For the benefit of you and others asking for how many marks are needed for different grades, no one knows until grade boundaries are published in August.
I suggest you familiarise yourself with the awarding grades process: how the marks you receive in your exams are converted to a UMS score which determines which grade you receive.

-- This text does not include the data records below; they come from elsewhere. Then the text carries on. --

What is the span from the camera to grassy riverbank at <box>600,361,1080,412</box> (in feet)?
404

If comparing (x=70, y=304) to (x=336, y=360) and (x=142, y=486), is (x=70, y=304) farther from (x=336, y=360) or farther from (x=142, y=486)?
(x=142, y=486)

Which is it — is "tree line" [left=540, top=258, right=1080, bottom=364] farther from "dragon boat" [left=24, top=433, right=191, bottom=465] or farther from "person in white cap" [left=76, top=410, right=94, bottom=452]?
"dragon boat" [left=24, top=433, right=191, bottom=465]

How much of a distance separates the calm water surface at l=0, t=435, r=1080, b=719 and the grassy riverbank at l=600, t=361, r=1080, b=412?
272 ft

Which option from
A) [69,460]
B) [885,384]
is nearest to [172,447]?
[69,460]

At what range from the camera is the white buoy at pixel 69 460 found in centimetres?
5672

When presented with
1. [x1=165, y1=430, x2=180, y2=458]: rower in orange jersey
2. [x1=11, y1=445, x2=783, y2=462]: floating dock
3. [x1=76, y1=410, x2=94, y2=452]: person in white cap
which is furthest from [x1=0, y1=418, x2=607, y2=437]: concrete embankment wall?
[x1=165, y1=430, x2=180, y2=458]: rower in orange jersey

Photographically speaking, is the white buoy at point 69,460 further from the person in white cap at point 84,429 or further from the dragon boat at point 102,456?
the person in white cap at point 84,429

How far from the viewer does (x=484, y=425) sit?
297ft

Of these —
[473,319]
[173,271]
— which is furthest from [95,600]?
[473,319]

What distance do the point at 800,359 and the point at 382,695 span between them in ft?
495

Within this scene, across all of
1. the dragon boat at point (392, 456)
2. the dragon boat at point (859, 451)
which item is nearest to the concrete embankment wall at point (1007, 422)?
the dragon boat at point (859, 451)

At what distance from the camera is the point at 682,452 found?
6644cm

This depends on the raw mark grade boundaries that are decided for each unit which then convert to a UMS score (which determines the overall grade: 90% UMS is an A*, 80% UMS is an A, 70% UMS is a C etc.) Past Edexcel GCSE grade boundaries can be found here:
http://qualifications.pearson.com/en/support/support-topics/results-certification/grade-boundaries.html?Qualification-Family=GCSEBut note that this summer's exam boundaries aren't decided until all exams have been marked. As an example, if we look at the grade boundaries for the theory exam from June 2015, you needed 60/80 for an A* (which converted to 72/80 UMS - i.e. 90%), 56/80 for an A (which converted to 64/80 UMS - i.e. 80% etc.).

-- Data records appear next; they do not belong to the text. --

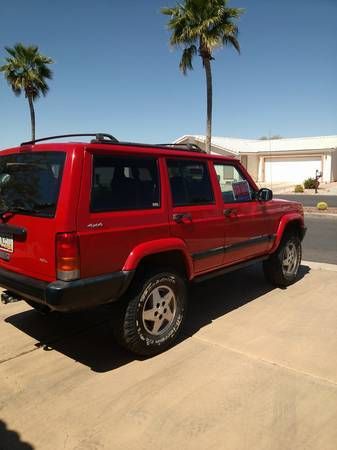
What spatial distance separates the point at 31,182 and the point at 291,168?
1483 inches

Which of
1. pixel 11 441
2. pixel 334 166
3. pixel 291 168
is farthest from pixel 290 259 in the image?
pixel 334 166

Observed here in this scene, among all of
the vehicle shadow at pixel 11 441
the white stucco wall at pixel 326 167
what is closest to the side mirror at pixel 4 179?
the vehicle shadow at pixel 11 441

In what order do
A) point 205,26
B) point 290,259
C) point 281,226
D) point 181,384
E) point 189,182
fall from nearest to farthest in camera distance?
point 181,384 < point 189,182 < point 281,226 < point 290,259 < point 205,26

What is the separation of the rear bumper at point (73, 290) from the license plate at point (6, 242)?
22 cm

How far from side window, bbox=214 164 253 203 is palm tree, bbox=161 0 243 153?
52.7 ft

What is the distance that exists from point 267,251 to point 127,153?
2.74 m

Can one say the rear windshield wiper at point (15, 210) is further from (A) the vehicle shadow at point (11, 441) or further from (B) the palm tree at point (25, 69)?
(B) the palm tree at point (25, 69)

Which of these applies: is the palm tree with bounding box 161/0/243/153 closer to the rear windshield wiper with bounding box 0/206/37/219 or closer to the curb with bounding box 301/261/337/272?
the curb with bounding box 301/261/337/272

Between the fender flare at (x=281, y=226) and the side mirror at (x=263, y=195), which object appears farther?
the fender flare at (x=281, y=226)

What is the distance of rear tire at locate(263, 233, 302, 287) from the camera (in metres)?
5.73

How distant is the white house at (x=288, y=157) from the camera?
122 ft

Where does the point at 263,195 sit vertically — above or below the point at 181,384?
above

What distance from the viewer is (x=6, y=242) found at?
11.8 ft

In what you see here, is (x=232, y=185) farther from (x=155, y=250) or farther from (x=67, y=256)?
(x=67, y=256)
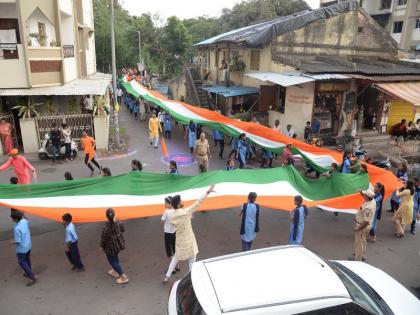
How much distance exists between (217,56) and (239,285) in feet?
71.5

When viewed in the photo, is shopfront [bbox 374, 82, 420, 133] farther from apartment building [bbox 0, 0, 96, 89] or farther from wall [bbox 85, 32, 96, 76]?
wall [bbox 85, 32, 96, 76]

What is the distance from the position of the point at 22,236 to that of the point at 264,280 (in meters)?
3.95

http://qualifications.pearson.com/content/dam/pdf/Support/Grade-boundaries/GCSE/1506-GCSE-Grade-Boundaries.pdfThe point is that you generally don't need as high amount of marks in the exam as you think to get the grade you want.

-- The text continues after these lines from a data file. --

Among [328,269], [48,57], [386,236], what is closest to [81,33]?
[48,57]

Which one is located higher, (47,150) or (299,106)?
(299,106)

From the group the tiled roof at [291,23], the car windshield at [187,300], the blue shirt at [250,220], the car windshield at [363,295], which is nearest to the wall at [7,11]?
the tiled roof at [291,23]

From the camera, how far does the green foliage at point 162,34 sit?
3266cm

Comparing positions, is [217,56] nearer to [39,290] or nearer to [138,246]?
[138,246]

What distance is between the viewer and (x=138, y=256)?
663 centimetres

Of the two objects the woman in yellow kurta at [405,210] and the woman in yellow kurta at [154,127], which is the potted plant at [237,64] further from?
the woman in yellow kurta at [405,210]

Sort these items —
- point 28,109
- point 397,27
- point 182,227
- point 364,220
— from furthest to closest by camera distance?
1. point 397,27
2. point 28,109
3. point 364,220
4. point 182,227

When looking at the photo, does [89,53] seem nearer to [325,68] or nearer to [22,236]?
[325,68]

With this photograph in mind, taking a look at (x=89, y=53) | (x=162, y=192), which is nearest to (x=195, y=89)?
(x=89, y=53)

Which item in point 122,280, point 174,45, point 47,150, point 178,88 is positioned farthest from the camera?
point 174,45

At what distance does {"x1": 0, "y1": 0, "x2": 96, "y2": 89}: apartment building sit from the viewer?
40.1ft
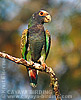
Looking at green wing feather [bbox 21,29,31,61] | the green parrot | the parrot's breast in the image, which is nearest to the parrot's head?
the green parrot

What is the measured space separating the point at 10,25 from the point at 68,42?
2650 millimetres

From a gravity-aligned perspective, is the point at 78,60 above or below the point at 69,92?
above

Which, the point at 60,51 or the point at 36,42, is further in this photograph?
the point at 60,51

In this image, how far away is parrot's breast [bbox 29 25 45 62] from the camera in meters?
4.71

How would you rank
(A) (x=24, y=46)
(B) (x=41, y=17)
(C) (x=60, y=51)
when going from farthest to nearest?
(C) (x=60, y=51)
(B) (x=41, y=17)
(A) (x=24, y=46)

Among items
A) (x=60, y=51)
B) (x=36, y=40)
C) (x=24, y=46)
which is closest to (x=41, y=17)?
(x=36, y=40)

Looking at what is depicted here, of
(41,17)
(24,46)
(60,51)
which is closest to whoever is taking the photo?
(24,46)

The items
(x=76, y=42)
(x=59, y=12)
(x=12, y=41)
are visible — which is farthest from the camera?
(x=59, y=12)

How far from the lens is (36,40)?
4.71 meters

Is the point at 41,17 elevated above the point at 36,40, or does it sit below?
above

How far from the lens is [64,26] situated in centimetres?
927

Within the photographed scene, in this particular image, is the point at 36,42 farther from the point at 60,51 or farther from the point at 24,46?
the point at 60,51

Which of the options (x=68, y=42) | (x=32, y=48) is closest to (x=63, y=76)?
(x=68, y=42)

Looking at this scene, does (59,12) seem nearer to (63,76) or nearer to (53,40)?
(53,40)
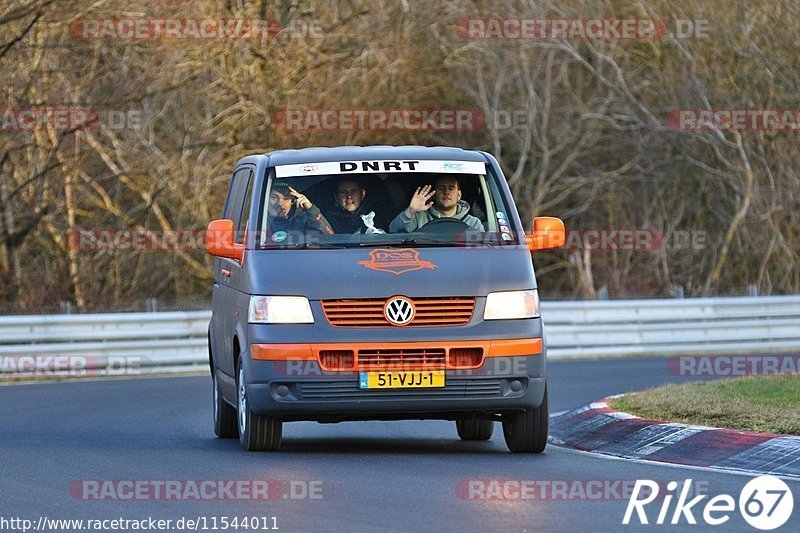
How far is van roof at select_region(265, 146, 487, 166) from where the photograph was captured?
39.0 feet

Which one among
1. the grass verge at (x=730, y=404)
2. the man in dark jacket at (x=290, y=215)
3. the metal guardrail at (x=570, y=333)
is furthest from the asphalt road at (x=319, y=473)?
the metal guardrail at (x=570, y=333)

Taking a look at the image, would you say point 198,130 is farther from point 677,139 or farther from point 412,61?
point 677,139

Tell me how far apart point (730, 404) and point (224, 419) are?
3.86 metres

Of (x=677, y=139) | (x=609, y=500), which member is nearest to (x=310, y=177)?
(x=609, y=500)

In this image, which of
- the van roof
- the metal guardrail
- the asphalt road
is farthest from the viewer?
the metal guardrail

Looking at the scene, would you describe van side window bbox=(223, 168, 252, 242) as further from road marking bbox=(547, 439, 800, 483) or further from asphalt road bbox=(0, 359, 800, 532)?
road marking bbox=(547, 439, 800, 483)

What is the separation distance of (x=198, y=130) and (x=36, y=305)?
415cm

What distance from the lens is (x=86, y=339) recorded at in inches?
877

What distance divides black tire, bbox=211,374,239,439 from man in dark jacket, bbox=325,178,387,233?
6.86ft

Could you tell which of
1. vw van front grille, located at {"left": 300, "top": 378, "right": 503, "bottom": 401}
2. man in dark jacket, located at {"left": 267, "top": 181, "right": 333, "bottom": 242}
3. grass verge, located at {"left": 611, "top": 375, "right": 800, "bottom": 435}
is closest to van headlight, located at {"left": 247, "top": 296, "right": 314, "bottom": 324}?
vw van front grille, located at {"left": 300, "top": 378, "right": 503, "bottom": 401}

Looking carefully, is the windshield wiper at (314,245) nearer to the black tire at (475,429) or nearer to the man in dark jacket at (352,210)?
the man in dark jacket at (352,210)

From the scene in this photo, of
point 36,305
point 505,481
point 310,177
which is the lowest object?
point 36,305

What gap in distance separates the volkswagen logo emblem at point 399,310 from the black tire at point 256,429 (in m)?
1.13

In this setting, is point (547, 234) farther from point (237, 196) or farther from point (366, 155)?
point (237, 196)
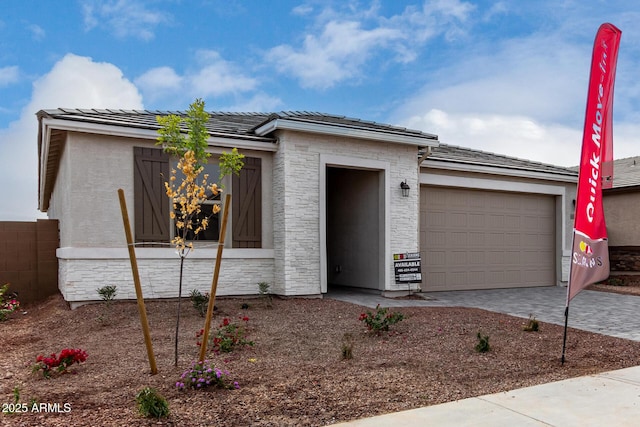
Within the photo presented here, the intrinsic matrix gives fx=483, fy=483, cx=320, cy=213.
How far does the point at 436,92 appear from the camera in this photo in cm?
1327

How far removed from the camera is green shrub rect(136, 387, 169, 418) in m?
3.87

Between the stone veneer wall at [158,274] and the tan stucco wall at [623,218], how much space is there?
43.0 ft

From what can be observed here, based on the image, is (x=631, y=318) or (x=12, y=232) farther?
(x=12, y=232)

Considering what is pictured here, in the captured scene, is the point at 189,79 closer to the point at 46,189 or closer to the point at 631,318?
the point at 46,189

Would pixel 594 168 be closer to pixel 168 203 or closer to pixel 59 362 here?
pixel 59 362

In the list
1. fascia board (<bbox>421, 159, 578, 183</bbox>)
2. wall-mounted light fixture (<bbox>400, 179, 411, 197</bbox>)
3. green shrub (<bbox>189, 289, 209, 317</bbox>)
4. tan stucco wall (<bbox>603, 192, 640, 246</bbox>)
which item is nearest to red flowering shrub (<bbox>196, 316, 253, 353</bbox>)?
green shrub (<bbox>189, 289, 209, 317</bbox>)

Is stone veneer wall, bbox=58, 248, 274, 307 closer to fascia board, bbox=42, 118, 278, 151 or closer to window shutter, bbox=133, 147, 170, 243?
window shutter, bbox=133, 147, 170, 243

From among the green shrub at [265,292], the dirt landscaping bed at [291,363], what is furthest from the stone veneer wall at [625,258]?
the green shrub at [265,292]

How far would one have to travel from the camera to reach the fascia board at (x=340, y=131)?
10.3 metres

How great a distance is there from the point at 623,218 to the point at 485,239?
21.9 feet

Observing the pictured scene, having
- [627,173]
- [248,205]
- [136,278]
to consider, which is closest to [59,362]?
[136,278]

If you have got 50/50 in the practical, this converts to 120 UMS. The overall qualification is out of 200 UMS, so 120/200 = 60% = a C grade before you even walk into the exam.
To then get an A* having already got 120 UMS, you need another 60/80 UMS to make 180/200 UMS overall. To get 60/80 UMS last year (a grade B in the exam) you only needed 54/80 raw marks in the exam.